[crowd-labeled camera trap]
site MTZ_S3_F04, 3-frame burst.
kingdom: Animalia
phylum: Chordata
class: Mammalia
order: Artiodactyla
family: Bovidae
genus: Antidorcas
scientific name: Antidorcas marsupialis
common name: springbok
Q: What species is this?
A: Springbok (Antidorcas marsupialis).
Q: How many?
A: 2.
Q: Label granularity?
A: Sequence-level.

==============================

Reply with the complete data above, every character as it stands.

* [Answer to this task]:
[crowd-labeled camera trap]
site MTZ_S3_F04, 3-frame burst.
kingdom: Animalia
phylum: Chordata
class: Mammalia
order: Artiodactyla
family: Bovidae
genus: Antidorcas
scientific name: Antidorcas marsupialis
common name: springbok
Q: What species is this?
A: Springbok (Antidorcas marsupialis).
Q: How many?
A: 2.
Q: Label granularity?
A: Sequence-level.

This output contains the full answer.